Exercise description: Exactly retype the lines from the top of the data through the line containing "orange Retro Tasche", leaving out every picture.

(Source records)
_ _ _ _
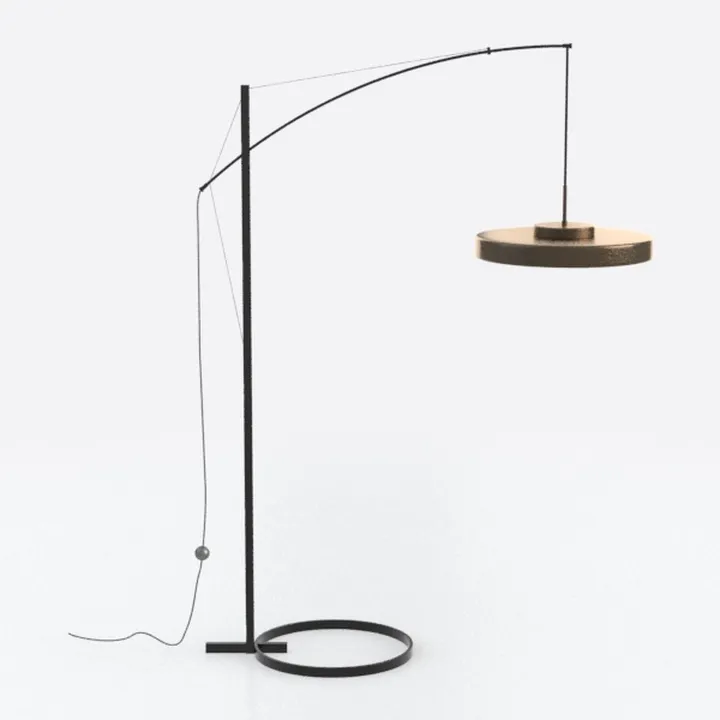 JOOFO Floor Lamp,30W/2400LM Sky LED Modern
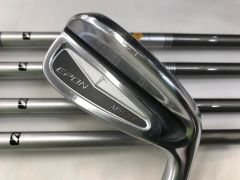 【最短翌日発送】AF-Tour MC | S | SteelFiber i80 | 中古 | アイアンセット | エポン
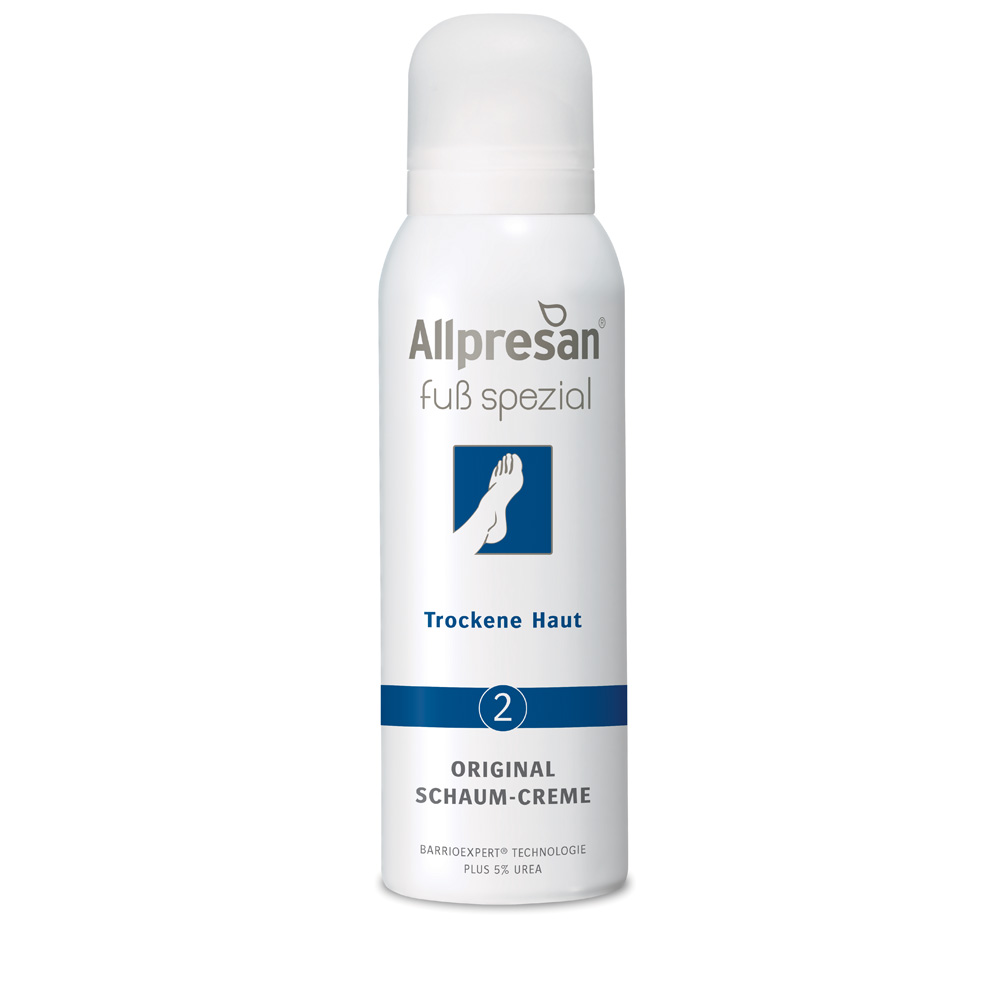 Allpresan Fuss Spezial 2 Fuss Schaum Creme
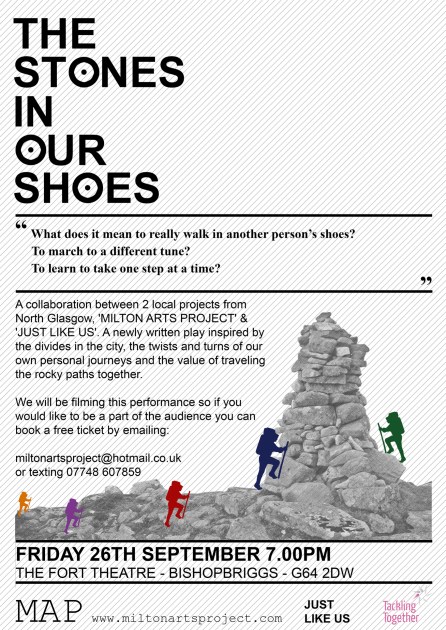 The Stones in Our Shoes Poster Sept 26th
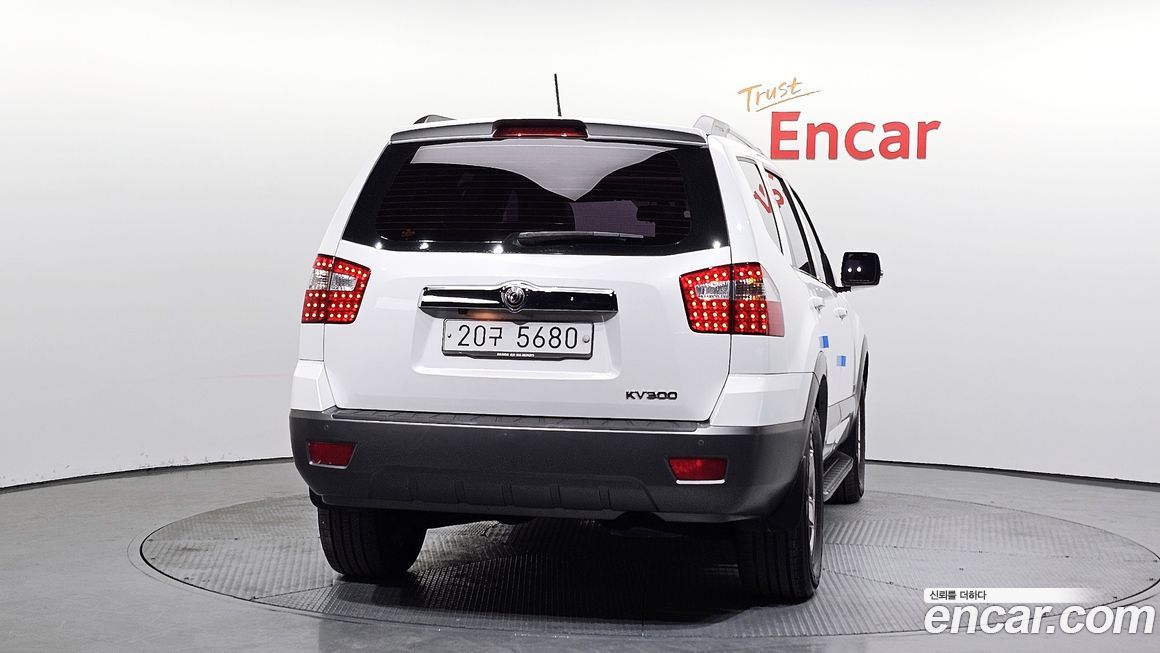 Kia Mohave 2014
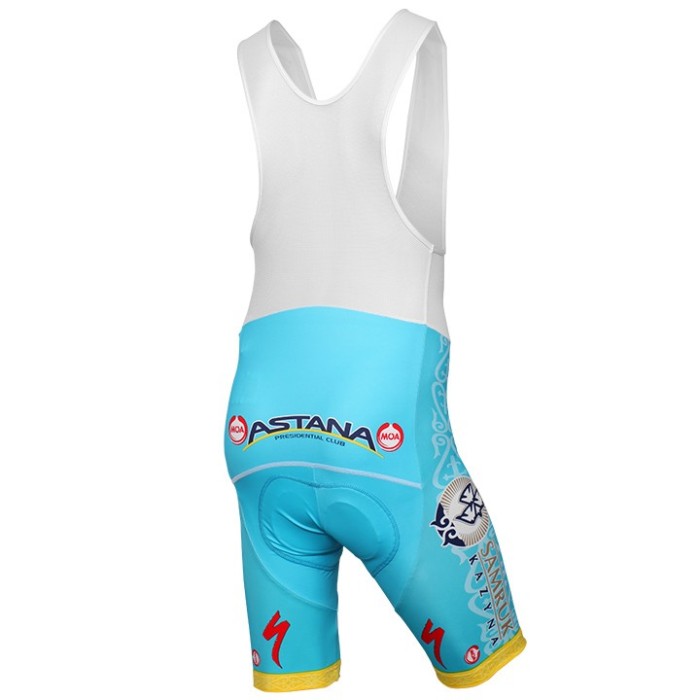 2015 Team Astana Cycling Jersey And Bib Shorts Set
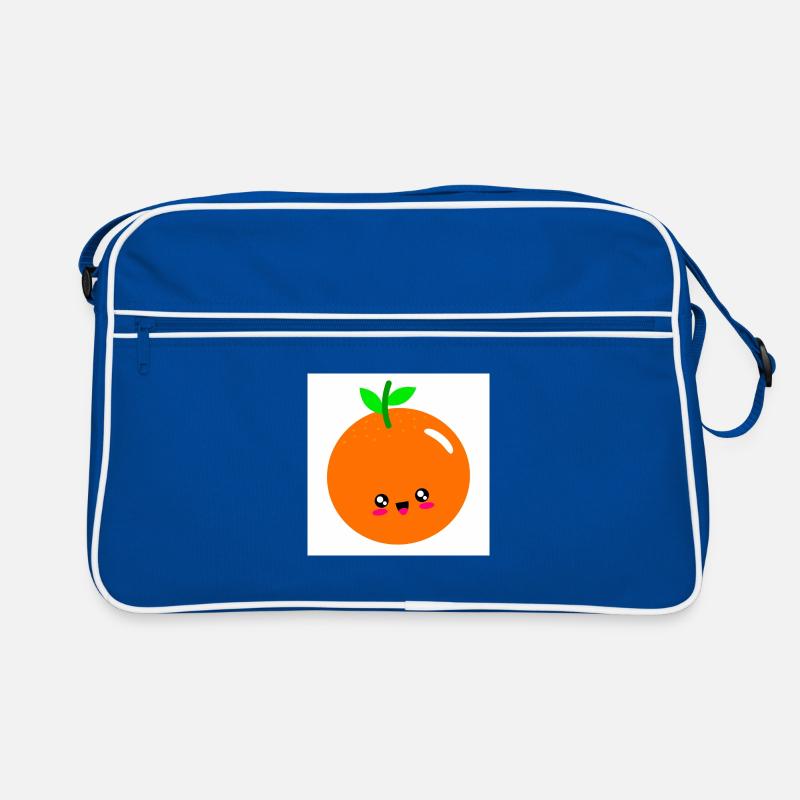 orange Retro Tasche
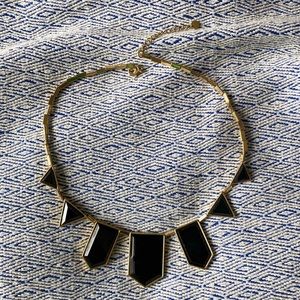 House of Harlow 1960 station necklace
_ _ _ _
Exercise output:
 JOOFO Floor Lamp,30W/2400LM Sky LED Modern
 【最短翌日発送】AF-Tour MC | S | SteelFiber i80 | 中古 | アイアンセット | エポン
 Allpresan Fuss Spezial 2 Fuss Schaum Creme
 The Stones in Our Shoes Poster Sept 26th
 Kia Mohave 2014
 2015 Team Astana Cycling Jersey And Bib Shorts Set
 orange Retro Tasche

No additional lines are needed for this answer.